Science

Motion-Induced Blindness

Posted 13 Jun 2001 at 23:24 UTC by steve Share This

A new article in Nature describes current research into motion-induced blindness. MIB is believed to occur because the right hemisphere of our brain appears to see the world exactly as our raw sensory data shows it. But the left hemisphere tries to suppress sensory information that conflicts with our internal model of how the world should appear. The Nature article includes a simple animation, called Bonneh's Illusion, that demonstrates the effect. A more detailed discussion and further examples of the phenomenon can be found on Yoram Bonneh's MIB page and Jack Pettigrew's web page. A better understanding of MIB and right-left brain interactions could have applications to binocular or stereoscopic vision systems in robots.

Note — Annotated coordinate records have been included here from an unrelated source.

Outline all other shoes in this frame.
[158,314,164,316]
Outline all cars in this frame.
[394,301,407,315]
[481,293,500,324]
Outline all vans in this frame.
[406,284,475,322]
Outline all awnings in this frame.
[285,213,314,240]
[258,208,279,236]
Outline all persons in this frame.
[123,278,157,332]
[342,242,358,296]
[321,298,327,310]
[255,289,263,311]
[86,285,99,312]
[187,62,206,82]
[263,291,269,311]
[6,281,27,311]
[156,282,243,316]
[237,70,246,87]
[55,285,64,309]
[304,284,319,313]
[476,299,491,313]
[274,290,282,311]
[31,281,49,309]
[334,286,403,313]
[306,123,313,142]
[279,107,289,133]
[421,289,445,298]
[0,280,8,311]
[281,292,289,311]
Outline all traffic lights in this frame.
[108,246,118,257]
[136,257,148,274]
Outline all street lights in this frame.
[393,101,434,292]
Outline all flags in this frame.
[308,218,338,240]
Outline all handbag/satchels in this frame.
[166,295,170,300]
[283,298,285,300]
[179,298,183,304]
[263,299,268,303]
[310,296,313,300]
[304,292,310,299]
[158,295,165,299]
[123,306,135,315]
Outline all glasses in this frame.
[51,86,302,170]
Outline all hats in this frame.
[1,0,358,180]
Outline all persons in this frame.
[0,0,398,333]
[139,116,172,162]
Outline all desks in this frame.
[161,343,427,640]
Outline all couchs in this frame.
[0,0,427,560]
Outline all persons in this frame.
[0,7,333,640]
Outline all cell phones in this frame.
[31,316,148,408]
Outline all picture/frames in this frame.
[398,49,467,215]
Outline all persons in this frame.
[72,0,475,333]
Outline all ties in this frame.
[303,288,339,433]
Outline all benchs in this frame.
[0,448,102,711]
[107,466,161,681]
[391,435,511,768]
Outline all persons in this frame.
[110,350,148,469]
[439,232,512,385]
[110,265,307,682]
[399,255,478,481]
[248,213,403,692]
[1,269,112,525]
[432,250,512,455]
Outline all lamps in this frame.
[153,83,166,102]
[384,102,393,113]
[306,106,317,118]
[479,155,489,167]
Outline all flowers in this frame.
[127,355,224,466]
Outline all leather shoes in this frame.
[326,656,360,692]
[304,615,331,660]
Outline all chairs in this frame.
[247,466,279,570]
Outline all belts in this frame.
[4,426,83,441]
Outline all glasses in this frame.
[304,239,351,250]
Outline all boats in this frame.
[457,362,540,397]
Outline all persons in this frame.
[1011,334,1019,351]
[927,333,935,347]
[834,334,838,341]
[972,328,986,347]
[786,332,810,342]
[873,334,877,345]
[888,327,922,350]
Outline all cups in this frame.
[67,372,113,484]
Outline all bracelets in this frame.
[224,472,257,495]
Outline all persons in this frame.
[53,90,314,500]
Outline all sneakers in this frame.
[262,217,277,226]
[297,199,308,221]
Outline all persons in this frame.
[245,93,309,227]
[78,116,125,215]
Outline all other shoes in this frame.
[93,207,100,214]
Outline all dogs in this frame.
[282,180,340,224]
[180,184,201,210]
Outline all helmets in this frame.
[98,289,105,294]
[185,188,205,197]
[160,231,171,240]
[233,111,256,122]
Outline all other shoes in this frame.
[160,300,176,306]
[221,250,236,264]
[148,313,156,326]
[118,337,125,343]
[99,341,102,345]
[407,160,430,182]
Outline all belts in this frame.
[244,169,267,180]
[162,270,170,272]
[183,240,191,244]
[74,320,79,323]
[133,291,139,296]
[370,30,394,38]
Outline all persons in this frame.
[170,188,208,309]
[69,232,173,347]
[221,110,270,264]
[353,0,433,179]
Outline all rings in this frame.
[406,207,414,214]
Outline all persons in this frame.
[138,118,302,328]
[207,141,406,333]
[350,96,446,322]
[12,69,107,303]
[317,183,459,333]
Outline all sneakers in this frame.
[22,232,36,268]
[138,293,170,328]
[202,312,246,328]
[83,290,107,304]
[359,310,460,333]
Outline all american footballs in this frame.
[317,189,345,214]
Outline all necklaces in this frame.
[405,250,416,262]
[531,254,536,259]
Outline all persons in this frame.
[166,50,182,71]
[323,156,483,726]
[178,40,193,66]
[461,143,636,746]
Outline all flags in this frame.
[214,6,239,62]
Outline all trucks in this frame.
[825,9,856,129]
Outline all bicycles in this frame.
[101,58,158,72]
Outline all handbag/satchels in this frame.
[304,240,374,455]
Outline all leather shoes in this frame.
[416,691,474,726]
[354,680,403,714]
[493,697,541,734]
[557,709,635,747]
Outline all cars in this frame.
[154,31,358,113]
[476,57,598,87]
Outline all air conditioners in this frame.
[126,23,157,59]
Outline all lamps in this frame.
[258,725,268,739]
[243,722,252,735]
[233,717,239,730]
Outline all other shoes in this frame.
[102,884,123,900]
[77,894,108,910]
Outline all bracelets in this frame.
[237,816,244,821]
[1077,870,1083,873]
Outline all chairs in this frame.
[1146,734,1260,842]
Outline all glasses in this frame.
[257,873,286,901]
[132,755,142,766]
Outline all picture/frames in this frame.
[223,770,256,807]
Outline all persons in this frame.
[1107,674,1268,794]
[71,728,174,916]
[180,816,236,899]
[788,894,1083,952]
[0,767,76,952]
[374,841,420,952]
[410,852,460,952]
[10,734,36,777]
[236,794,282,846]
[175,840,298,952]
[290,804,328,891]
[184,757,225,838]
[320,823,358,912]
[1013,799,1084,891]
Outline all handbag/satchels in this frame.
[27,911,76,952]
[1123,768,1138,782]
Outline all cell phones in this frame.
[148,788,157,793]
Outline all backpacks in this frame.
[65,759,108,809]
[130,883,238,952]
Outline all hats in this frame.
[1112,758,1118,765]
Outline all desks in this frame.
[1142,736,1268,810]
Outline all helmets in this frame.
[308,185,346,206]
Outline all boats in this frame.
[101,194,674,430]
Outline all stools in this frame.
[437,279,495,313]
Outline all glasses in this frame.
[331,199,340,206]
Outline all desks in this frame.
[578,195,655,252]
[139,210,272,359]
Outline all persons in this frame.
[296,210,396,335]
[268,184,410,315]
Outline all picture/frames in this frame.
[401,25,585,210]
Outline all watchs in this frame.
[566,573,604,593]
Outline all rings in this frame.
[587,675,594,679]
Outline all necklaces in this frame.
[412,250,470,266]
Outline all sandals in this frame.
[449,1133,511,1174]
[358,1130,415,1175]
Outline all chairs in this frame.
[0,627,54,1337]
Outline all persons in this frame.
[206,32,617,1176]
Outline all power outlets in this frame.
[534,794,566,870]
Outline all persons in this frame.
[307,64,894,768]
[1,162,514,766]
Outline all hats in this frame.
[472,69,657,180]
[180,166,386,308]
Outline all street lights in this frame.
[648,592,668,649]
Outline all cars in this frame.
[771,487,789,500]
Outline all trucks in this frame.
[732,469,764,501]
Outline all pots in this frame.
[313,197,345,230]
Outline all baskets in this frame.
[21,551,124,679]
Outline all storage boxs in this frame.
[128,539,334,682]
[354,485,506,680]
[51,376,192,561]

useful to *binocular* vision?, posted 14 Jun 2001 at 19:03 UTC by Maxim » (Apprentice)

I don't see why interactions between raw and interpreted sensor data or MIB are more related to binocular vision systems rather than to monocular ones. The MIB is observed even with a single eye, I bet.

Good point, posted 14 Jun 2001 at 21:45 UTC by steve » (Master)

Yep, I just tried looking at the Bonneh's Illusion animation with one eye shut and still experience MIB. Oddly, MID occurs (for me at least) very frequently using only my right eye but almost not at all using only my left eye. I wonder if that's related to a right/left brain thing or just because of differences in my eyes.

monocular MIB, posted 15 Jun 2001 at 00:35 UTC by Maxim » (Apprentice)

Well, although I wasn't able to reproduce this difference of MIB for left and right eye (it turned out to be difficult for me to observe MIB at all), one could speculate about the nature of the disbalance. Since the visual cortex corresponding to the right eye is in the left hemisphere, which is incidentally blamed to be the one responsible for supressing inconsistent data, there could be better chances to supress the signal originated from the left visual cortex before it gets propagated anywhere else.